→ **The task**:
Every line below that holds the string "tooth" should be copied out.

Stored data entries:
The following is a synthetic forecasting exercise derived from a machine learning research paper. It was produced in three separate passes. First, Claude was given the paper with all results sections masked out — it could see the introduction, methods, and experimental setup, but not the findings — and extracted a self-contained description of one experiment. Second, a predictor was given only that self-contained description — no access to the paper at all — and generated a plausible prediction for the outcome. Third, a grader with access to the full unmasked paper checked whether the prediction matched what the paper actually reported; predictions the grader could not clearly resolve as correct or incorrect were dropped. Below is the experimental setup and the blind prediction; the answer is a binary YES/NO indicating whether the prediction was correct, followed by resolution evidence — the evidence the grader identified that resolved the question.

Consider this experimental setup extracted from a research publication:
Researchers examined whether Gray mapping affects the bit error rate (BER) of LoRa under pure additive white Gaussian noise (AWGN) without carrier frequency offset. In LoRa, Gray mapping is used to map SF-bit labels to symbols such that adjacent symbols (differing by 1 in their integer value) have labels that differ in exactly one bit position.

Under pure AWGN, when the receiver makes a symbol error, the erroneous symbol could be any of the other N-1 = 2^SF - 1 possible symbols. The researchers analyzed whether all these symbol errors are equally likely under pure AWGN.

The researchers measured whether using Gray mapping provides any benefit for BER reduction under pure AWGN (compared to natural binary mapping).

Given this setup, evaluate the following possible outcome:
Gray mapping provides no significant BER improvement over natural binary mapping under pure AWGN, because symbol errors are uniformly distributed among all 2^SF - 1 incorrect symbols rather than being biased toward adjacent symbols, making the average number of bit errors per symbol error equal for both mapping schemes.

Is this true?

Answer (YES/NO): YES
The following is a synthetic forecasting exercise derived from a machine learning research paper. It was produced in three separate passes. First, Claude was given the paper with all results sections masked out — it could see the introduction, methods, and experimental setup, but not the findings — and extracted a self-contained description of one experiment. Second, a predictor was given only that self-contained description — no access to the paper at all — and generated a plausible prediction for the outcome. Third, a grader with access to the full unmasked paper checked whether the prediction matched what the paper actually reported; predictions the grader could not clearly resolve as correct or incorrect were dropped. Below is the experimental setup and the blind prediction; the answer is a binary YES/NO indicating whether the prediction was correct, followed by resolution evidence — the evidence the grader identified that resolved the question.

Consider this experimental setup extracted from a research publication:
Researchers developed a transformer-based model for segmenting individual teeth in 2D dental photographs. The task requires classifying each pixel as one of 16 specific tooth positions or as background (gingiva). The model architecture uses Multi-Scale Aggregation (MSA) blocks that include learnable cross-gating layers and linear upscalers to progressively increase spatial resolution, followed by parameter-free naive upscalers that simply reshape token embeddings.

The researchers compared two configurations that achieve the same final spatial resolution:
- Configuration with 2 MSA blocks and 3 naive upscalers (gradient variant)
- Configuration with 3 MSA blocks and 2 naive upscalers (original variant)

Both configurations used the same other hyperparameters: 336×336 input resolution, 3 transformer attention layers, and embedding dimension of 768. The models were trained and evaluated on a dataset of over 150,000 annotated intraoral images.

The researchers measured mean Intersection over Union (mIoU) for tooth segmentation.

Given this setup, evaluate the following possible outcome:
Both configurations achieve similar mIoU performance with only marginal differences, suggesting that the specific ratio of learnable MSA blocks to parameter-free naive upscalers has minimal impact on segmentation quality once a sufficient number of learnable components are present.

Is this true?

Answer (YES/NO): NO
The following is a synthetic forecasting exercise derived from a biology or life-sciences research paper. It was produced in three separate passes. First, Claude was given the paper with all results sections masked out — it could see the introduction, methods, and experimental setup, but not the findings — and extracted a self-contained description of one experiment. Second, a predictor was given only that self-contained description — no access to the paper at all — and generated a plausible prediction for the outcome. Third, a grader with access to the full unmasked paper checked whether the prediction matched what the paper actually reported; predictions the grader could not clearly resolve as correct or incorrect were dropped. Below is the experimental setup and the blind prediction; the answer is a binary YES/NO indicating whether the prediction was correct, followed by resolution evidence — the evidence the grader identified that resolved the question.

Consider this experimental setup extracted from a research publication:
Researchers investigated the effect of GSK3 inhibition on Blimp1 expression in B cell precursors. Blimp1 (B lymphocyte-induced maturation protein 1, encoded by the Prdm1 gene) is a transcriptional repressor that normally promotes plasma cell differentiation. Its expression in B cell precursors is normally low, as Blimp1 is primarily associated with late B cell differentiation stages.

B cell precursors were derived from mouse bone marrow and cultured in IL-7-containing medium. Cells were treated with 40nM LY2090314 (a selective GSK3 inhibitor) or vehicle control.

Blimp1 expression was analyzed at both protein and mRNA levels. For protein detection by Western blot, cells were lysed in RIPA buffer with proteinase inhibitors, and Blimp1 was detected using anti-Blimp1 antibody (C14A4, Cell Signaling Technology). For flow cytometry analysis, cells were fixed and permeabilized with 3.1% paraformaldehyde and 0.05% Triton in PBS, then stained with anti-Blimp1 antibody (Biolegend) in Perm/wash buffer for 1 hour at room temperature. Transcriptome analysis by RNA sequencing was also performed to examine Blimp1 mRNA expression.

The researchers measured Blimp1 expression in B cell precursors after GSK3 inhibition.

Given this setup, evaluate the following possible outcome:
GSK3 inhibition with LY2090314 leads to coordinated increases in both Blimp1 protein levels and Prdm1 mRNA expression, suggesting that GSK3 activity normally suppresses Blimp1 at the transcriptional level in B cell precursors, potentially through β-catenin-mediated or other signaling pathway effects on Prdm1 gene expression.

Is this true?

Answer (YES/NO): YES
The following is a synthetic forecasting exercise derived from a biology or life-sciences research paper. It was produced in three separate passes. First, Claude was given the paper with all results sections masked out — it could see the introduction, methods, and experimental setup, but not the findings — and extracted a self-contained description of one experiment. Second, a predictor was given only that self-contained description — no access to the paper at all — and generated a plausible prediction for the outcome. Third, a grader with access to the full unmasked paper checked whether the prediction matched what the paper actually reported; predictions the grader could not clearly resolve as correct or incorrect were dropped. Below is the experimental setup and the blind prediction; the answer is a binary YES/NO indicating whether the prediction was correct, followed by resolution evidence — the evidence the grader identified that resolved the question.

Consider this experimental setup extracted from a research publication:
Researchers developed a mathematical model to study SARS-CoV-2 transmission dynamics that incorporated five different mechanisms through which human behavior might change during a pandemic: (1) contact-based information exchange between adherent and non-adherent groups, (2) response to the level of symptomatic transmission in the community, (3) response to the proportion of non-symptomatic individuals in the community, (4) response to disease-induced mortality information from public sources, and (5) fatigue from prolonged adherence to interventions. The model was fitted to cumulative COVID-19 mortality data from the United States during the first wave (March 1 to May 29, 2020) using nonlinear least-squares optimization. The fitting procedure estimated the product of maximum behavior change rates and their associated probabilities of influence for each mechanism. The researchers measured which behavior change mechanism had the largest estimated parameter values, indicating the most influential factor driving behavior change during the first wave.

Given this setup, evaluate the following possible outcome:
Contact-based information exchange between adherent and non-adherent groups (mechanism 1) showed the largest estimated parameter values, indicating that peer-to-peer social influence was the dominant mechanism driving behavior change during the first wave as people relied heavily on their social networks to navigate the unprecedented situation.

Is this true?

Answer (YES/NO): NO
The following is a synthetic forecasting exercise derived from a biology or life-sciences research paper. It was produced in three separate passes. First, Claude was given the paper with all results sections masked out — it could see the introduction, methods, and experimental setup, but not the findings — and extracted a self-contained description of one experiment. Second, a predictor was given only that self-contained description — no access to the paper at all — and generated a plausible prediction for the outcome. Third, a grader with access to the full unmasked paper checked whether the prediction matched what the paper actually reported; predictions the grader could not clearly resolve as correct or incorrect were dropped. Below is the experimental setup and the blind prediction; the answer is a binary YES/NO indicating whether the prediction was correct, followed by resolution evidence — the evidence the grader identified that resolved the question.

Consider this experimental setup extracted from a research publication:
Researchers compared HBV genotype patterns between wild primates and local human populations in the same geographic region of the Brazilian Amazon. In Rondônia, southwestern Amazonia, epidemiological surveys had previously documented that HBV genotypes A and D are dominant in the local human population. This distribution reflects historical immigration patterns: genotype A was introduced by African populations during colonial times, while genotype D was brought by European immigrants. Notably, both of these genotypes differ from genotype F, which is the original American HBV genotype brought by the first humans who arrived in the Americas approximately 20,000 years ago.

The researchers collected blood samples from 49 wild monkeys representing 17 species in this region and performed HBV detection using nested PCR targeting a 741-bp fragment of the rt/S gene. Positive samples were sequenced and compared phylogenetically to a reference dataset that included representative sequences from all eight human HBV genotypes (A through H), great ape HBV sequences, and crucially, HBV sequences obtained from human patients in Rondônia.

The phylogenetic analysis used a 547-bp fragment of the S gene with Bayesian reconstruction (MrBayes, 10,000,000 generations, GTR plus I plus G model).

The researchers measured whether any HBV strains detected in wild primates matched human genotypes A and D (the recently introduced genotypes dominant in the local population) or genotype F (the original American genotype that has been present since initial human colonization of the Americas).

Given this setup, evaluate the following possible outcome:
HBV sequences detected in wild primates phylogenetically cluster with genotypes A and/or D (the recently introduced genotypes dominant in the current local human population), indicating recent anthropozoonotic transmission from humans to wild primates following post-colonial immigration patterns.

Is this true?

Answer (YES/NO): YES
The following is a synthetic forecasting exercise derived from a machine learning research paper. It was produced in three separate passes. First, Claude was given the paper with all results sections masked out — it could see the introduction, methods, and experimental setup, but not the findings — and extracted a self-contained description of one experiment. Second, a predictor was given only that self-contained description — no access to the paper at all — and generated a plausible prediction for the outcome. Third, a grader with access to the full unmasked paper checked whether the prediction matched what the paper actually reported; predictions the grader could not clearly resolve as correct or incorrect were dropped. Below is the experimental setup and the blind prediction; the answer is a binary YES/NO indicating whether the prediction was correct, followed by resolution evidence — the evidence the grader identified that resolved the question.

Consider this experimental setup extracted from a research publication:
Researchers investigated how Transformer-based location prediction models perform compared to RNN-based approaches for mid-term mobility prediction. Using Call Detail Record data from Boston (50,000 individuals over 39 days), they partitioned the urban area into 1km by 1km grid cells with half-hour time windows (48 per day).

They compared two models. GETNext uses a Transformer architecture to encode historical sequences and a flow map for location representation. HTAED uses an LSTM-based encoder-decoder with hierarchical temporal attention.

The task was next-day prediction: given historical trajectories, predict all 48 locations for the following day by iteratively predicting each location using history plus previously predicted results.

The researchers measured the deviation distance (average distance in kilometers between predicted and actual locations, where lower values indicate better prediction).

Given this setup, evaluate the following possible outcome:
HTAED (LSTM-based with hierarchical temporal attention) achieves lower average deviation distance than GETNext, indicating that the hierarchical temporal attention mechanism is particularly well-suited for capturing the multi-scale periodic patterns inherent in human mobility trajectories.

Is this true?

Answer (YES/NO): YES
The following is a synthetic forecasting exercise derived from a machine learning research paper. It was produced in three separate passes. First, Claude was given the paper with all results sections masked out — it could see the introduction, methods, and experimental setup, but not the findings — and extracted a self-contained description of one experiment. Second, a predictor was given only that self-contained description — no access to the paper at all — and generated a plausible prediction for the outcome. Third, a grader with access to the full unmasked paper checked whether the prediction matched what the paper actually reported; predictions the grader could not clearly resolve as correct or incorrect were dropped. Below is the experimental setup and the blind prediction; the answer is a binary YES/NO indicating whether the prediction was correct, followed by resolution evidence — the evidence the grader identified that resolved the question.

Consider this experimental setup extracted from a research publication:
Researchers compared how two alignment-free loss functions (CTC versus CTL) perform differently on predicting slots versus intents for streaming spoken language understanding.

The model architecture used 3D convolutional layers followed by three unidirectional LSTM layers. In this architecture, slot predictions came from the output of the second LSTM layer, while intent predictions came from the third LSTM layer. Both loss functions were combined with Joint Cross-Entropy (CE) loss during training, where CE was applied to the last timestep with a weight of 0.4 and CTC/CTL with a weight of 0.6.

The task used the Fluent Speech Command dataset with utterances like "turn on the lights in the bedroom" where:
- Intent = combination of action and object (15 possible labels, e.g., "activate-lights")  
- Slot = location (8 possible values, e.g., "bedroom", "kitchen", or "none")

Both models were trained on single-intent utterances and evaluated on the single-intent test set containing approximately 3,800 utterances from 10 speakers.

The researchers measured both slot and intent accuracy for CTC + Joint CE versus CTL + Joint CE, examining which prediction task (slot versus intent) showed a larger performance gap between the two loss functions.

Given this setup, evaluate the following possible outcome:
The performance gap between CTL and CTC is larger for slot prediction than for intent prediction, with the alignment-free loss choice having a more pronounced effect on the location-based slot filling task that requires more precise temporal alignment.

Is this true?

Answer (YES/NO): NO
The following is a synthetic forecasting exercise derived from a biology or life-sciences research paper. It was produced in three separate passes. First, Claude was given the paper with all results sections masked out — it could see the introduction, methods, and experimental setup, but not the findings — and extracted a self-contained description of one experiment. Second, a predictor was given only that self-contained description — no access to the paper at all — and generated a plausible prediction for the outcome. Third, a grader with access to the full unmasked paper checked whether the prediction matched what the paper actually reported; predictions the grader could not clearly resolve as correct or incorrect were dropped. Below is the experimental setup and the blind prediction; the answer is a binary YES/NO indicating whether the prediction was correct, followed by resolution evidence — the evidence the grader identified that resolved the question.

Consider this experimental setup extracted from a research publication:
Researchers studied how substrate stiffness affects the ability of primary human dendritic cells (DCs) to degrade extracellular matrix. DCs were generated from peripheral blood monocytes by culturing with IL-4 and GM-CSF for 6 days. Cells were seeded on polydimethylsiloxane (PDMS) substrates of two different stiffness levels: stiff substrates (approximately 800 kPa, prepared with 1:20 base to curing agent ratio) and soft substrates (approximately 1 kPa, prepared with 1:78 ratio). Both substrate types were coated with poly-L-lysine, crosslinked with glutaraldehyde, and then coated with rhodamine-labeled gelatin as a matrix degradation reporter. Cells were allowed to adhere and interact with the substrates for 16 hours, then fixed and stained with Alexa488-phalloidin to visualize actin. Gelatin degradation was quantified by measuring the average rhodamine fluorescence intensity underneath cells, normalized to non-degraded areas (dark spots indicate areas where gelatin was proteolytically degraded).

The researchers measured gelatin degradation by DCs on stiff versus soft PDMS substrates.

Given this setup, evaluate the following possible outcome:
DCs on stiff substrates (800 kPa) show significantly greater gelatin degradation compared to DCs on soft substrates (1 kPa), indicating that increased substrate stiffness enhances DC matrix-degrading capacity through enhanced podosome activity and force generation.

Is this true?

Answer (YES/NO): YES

→ **Written response**:
Researchers developed a transformer-based model for segmenting individual teeth in 2D dental photographs. The task requires classifying each pixel as one of 16 specific tooth positions or as background (gingiva). The model architecture uses Multi-Scale Aggregation (MSA) blocks that include learnable cross-gating layers and linear upscalers to progressively increase spatial resolution, followed by parameter-free naive upscalers that simply reshape token embeddings.
The researchers measured mean Intersection over Union (mIoU) for tooth segmentation.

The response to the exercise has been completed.